И принимается пространно, с видимым наслаждением философствовать. Мы обычно молча слушаем Максимыча и не замечаем, как старый этот ведун постепенно проникает в наши души. Не понимаем, отчего нам вдруг становится радостно; начинаем вспоминать только все светлое; на время нас вовсе покидают мрачные думы, будто уж и нет этой страшной войны и нет наших тяжких утрат; всеми властно владеет одно ощущение: как же хорошо жить на белом свете!
Никому из нас, разумеется, в такие минуты и в голову не приходило, что своим приподнятым настроением мы обязаны Максимычу. Скажу больше, мы едва ли замечали его и не думали о нем: ведь здоровый человек совершенно забывает о своем собственном сердце, оно бьется ровно, незаметно делает свое дело — значит, так нужно, и думать тут нечего…
Максимыч не впадал и в крайнюю веселость, не смеялся, как другие, заразительно, до слез, до кашля.

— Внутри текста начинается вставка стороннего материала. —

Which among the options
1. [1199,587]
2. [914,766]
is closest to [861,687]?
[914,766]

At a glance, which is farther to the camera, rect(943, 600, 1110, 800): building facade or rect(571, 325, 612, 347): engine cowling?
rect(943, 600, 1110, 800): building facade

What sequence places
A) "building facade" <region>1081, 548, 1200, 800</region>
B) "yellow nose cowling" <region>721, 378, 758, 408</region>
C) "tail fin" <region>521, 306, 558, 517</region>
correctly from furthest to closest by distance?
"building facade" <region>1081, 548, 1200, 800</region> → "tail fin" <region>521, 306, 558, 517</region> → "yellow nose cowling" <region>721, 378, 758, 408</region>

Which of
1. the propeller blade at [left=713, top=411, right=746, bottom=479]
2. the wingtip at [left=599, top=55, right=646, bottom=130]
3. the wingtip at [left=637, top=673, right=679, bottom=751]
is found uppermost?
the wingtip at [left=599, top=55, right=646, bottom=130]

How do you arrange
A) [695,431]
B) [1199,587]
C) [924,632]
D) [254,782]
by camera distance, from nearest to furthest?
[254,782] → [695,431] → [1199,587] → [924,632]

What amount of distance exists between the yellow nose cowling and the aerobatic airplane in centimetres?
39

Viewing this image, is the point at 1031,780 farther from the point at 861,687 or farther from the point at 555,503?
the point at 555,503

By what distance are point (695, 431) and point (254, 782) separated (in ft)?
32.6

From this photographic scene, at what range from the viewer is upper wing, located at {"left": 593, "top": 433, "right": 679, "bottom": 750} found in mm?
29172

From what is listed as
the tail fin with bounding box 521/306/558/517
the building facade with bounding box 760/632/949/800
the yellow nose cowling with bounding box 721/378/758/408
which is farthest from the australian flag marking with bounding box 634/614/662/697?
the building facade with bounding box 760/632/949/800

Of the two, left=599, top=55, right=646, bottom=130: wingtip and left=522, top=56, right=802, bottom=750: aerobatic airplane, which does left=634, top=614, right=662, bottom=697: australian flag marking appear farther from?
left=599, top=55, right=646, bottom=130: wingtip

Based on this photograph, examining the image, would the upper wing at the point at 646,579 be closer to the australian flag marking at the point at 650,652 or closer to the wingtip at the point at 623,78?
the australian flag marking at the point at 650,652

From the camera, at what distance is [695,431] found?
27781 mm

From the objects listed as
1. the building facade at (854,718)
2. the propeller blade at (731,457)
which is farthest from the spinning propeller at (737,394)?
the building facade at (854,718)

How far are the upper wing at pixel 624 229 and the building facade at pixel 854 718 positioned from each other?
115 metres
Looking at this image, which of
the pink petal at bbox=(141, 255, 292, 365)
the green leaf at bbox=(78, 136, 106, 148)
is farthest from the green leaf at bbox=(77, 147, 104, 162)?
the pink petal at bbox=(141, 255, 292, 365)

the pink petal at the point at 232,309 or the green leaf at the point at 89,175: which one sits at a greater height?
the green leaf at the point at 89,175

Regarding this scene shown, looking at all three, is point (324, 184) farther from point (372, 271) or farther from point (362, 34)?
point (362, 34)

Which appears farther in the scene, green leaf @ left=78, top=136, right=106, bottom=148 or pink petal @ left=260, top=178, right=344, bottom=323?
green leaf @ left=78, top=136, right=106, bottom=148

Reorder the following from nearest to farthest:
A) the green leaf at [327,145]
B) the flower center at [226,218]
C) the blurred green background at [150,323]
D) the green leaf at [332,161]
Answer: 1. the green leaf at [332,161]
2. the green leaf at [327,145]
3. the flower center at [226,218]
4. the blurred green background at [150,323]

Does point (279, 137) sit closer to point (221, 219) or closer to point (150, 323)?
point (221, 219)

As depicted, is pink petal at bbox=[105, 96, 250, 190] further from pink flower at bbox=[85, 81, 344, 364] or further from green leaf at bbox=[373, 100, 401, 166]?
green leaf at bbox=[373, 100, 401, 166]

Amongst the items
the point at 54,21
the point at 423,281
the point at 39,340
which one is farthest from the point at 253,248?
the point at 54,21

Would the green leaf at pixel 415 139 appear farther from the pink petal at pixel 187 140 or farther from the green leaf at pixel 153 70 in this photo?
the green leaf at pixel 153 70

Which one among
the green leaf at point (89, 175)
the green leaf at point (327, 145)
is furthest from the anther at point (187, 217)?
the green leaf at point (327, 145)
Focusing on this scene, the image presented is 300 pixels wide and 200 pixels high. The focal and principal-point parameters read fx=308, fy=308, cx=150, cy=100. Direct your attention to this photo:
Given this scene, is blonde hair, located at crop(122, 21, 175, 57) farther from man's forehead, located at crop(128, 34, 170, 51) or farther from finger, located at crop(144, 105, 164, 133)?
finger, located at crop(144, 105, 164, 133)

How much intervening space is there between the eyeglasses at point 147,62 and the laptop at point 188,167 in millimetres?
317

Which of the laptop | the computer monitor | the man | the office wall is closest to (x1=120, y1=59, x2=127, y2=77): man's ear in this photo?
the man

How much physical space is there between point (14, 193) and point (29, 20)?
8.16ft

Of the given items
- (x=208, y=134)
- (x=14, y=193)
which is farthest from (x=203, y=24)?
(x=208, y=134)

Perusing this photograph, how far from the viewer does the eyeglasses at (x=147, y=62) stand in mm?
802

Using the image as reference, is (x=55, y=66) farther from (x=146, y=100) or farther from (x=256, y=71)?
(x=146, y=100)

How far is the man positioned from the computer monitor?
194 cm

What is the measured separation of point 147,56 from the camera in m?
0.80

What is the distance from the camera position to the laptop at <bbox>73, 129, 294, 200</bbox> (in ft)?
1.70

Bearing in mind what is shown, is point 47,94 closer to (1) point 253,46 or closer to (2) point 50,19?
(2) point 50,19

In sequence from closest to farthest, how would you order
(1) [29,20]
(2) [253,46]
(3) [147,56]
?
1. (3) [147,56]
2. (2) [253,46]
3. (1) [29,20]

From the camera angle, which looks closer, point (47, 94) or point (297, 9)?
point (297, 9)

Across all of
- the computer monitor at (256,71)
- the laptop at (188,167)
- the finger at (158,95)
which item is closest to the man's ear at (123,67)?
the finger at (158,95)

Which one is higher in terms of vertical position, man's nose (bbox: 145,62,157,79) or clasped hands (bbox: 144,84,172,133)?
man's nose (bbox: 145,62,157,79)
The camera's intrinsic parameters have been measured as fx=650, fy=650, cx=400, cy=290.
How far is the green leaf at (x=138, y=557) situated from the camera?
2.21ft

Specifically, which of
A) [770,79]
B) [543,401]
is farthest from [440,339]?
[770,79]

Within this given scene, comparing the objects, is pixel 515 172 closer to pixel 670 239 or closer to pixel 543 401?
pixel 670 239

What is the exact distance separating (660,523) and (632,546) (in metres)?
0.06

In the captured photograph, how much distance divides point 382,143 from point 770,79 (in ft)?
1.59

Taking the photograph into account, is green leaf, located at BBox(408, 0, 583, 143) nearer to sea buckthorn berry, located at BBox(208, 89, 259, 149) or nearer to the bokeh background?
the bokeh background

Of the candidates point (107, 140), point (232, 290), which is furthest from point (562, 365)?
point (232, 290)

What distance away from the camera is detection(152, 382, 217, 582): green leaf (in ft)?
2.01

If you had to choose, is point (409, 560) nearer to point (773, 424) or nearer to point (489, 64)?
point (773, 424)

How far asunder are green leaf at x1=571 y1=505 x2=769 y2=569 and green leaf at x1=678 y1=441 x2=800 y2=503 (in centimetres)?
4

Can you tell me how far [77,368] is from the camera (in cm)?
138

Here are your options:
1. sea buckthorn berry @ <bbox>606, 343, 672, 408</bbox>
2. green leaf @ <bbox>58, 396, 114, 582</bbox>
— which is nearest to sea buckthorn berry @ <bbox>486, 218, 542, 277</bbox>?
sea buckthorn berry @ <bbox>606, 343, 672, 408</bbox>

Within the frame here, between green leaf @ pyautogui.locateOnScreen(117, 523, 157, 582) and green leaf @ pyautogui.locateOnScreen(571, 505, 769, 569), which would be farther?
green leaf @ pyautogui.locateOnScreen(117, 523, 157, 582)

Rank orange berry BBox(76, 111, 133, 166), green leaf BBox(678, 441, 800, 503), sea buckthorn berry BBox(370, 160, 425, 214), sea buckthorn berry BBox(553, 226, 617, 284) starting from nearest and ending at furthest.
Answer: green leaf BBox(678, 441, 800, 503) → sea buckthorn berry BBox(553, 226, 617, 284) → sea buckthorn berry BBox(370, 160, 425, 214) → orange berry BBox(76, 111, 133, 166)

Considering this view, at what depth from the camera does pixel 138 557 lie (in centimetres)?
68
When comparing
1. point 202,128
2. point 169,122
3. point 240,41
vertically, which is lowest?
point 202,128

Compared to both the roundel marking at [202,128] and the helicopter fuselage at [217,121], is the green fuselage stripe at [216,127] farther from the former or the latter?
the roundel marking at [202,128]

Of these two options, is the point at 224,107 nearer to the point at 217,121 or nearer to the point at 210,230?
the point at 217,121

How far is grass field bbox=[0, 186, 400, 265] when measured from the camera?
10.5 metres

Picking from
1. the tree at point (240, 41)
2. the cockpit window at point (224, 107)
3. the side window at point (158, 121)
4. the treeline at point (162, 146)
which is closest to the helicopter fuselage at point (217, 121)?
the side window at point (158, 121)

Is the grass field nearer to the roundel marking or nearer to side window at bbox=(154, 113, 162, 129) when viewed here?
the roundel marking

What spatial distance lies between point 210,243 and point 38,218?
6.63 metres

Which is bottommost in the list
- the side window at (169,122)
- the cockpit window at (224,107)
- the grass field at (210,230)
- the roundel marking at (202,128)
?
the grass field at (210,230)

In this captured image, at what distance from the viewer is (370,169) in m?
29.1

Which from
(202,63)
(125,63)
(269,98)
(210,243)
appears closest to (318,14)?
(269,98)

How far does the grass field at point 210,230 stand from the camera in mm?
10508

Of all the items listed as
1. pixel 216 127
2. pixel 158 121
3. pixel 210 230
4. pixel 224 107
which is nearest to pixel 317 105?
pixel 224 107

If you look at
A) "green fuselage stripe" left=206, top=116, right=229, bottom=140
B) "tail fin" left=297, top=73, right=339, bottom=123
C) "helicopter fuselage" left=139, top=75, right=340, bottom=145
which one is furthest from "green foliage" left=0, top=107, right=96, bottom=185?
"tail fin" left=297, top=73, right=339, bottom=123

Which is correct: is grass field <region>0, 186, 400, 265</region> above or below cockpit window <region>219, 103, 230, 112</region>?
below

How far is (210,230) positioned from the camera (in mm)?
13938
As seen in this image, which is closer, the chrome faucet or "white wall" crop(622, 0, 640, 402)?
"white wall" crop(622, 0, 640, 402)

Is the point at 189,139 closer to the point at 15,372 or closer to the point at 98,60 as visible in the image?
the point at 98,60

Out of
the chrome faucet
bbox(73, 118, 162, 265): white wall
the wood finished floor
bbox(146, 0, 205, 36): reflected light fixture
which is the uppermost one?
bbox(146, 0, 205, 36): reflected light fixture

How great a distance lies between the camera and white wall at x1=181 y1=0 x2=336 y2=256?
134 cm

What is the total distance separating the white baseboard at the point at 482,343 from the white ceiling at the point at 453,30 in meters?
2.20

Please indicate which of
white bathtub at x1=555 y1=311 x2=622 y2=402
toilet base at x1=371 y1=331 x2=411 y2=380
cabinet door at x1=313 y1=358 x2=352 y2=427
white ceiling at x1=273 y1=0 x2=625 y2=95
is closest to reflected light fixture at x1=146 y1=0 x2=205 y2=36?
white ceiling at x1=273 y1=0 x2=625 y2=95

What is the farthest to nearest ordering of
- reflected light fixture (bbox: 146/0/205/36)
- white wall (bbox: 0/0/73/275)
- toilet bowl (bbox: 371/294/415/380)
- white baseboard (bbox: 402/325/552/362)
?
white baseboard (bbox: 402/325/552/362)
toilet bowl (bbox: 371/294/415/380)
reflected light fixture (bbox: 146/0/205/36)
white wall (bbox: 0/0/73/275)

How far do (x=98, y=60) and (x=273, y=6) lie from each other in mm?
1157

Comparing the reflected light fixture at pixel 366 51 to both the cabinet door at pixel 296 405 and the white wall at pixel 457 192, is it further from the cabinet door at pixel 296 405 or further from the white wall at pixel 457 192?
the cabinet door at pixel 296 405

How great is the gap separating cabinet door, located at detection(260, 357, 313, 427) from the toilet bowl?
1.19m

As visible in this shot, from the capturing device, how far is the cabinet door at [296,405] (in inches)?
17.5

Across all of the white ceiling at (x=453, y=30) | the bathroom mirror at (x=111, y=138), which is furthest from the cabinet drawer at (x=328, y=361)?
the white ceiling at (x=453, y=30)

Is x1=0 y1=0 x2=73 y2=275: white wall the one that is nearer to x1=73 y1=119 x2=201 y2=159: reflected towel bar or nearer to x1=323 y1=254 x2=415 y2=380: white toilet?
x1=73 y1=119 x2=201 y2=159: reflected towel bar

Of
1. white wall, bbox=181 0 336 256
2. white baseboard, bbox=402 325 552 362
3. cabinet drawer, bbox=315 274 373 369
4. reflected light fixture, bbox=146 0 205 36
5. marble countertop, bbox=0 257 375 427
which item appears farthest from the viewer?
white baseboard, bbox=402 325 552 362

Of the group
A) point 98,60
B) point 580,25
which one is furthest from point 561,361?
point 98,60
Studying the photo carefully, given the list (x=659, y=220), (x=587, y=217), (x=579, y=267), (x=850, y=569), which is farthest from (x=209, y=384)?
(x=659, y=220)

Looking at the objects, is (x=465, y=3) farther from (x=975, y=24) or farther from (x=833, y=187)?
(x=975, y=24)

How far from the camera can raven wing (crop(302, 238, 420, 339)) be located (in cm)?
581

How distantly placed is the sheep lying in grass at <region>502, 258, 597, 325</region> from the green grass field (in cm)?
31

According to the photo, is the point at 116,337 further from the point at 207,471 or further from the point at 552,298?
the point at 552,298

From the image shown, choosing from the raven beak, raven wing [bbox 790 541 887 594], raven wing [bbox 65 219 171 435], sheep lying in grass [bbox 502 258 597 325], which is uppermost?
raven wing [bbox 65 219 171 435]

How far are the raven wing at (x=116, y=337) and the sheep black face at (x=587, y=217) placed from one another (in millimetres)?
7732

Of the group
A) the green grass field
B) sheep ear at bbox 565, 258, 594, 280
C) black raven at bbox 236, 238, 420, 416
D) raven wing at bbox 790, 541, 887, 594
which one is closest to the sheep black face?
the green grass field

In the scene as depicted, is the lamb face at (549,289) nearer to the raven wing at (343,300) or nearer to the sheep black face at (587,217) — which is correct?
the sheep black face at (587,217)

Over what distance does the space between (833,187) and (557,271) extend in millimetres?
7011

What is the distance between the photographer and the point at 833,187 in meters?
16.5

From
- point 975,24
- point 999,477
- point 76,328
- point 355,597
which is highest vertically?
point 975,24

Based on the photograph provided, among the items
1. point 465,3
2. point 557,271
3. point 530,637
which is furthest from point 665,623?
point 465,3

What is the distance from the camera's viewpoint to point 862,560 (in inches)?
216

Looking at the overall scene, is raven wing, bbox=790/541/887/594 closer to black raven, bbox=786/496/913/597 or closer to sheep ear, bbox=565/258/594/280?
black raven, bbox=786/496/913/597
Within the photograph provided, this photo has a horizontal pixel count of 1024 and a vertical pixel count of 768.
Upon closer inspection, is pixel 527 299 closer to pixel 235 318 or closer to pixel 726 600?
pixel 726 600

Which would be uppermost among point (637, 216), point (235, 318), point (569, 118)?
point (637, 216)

И тем не менее это был очень жизнерадостный человек. Он всегда пребывал в добром расположении духа. Правда, частенько ворчал на солдат: со свойственной их возрасту беспечностью бойцы не были рачительными хозяевами ротного добра, не особенно берегли «обмундировку» и уж совсем небрежно обращались с противогазами. За все это ездовой бранил их, подолгу отчитывал, порой забывая, что явно превышает свою ефрейторскую власть. И когда кто-нибудь из молодых солдат осмеливался напомнить об этом, Максимыч сердился еще больше, доставал из своего вещевого мешка устав и, тыча пальцем в какой-то параграф, грозно внушал:
— О субординации вспомнил! Ишь какой выискался! А тут что написано? Что, я тебя спрашиваю?! Солдат обязан удерживать своего товарища от дурных поступков словом и делом. Это что для тебя — не закон? Не принцп?.. Удерживаю тебя, дурня, покамест еще словом. А доведешь до греха — и делом удержу! — И Максимыч внушительно вертел в руках ременный, сплетенный под змейку кнут.
Но и сердился ездовой по-своему, «без сердца», что никак не нарушало его ровного душевного состояния.
Один только случай надолго выбил Максимыча из колеи. И вот о нем-то я и рассказал своим новым товарищам по дивизионке.
Ранним январским утром 1943 года батальоны нашей дивизии ворвались в небольшой хуторок. Населенный пункт этот сам по себе ничем не примечателен. Но взятие его для дивизии явилось событием немалым: четыре месяца она стояла перед хуторком и десятки раз пыталась овладеть им, но безуспешно. «Все наши атаки отбиты противником», — чуть ли не каждый день сообщал генерал командующему армией. Фронтовики, конечно, понимают, что таилось в этой горькой фразе… И вдруг хуторок пал! Правда, от населенного пункта давно уже осталось одно лишь название. Только какая-то мазанка, стоявшая на отшибе, уцелела.